* **Texto proporcionado**:
►

La ausencia de grandes batallas no equivale a estabilidad. De hecho, el pasado verano la discordia asaltó a la única institución nacional digna de ese nombre: el Banco Central. Su director, Sadiq Kebir, había logrado durante más de una década mantenerse al margen de las agrias luchas de poder entre facciones. Era su responsabilidad distribuir los ingresos de la exportación del petróleo entre funcionarios, pensionistas e instituciones de todo el país.
No obstante, el intento de destituirlo de forma unilateral por parte del primer ministro Dbeiba provocó una crisis que incluyó el secuestro de un alto funcionario de la institución, el asedio a su sede y un bloqueo de la mayoría de pozos petrolíferos por parte de milicias armadas.
Finalmente, y ante el riesgo de una nueva crisis de liquidez como la experimentada hace un lustro, a finales de septiembre los principales actores se pusieron de acuerdo en el nombramiento de una figura de consenso como nuevo director, Naji Issa, que durante años ejerció como alto cargo de la institución.
Desde entonces, poco a poco, la producción de crudo ha ido recuperando su volumen habitual y los dólares ya vuelven a fluir en los bancos comerciales libios. Ahora bien, nadie, ni políticos, ni analistas, ni diplomáticos extranjeros o de la ONU ha dado todavía con la fórmula para resolver el rompecabezas libio, y el país amenaza de quedar marcado de forma indefinida con la onerosa etiqueta de “Estado fallido”.

◄

* **Tarea a realizar**: Según el texto proporcionado, ¿a quién nombraron los principales actores como nuevo director del Banco Central a finales de septiembre? Las líneas no guardan relación alguna con el texto proporcionado.

* **Datos mostrados**:
►

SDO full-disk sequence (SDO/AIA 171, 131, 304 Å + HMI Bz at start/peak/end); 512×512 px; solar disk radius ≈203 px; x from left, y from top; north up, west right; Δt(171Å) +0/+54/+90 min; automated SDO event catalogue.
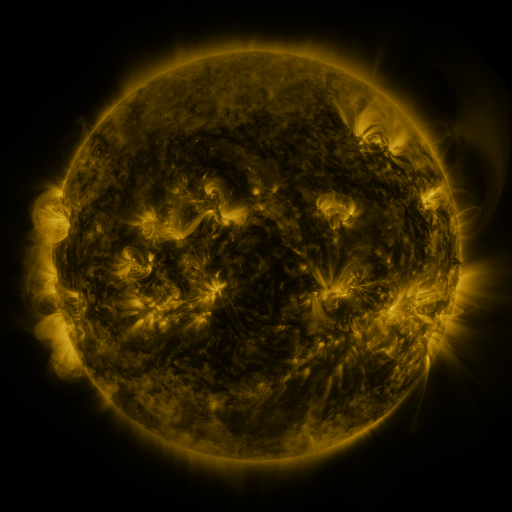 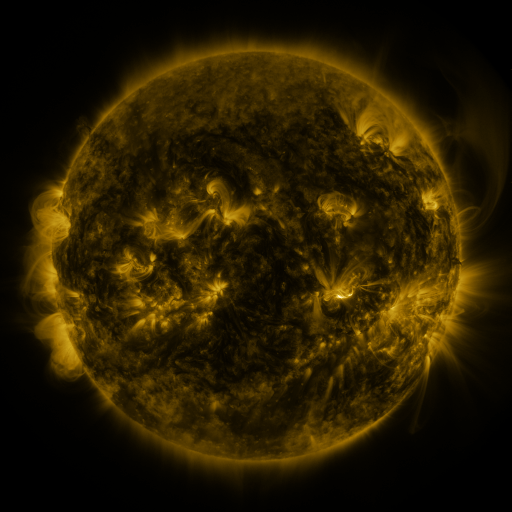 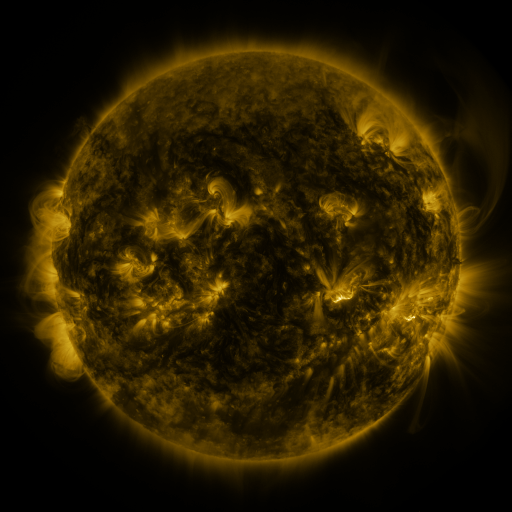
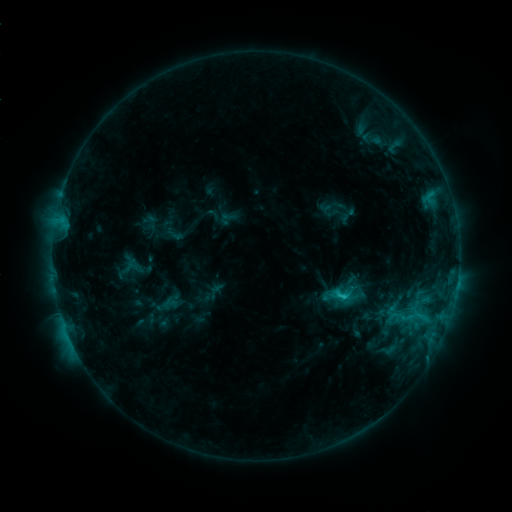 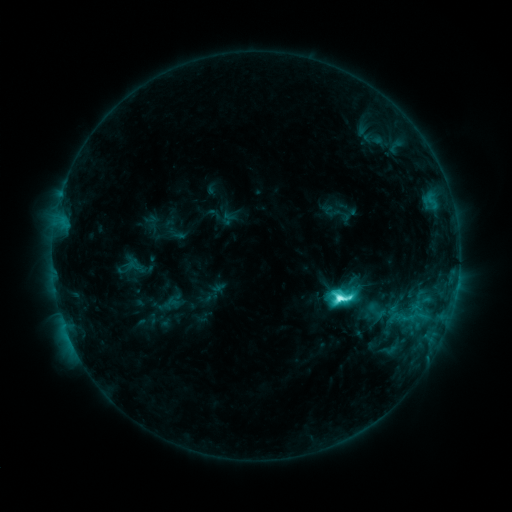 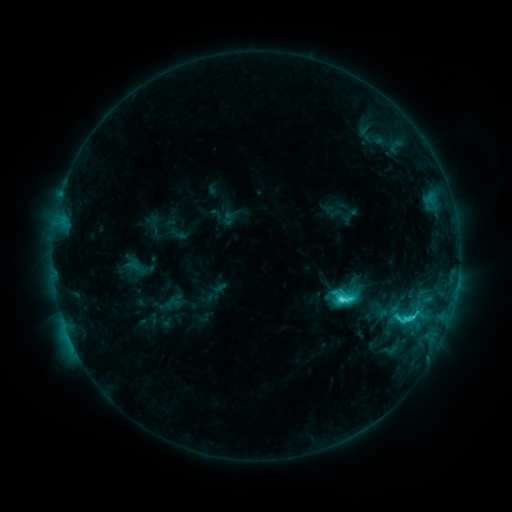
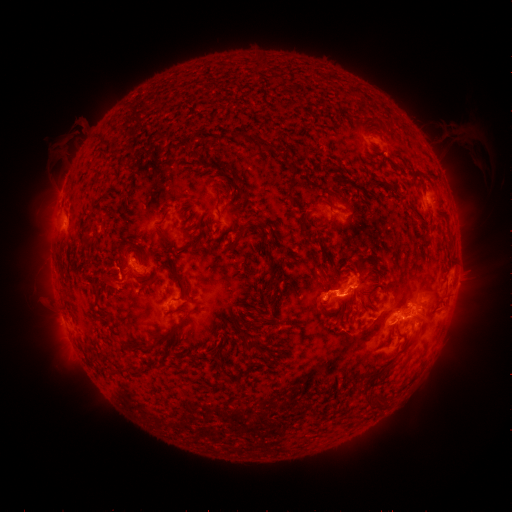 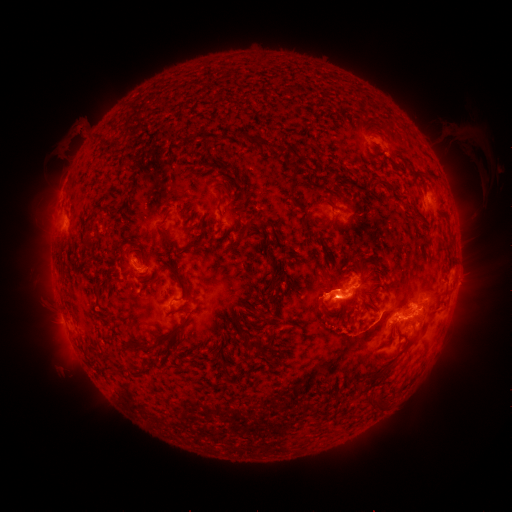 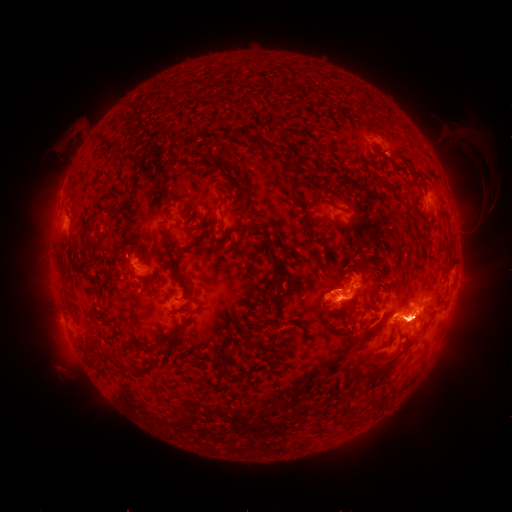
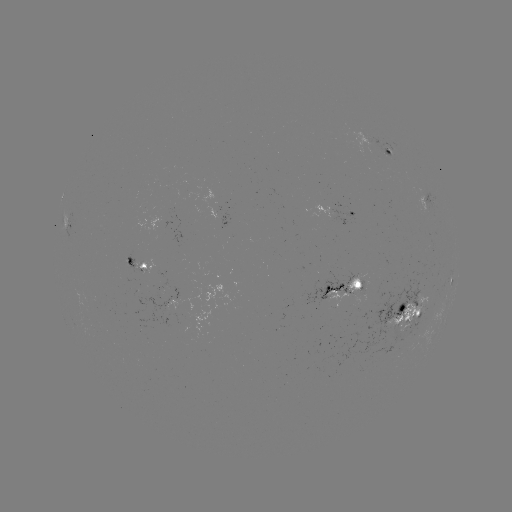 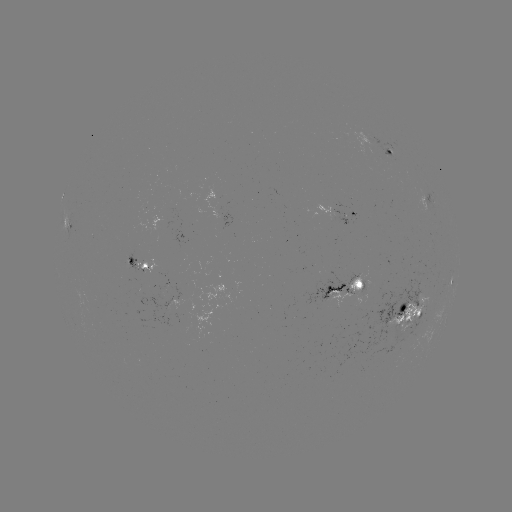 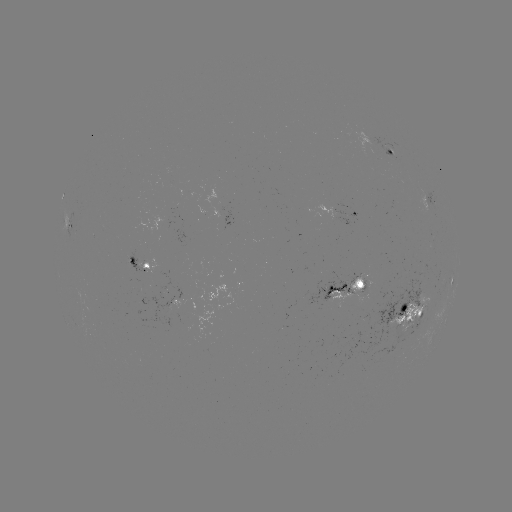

◄

* **Respuesta**: A Naji Issa.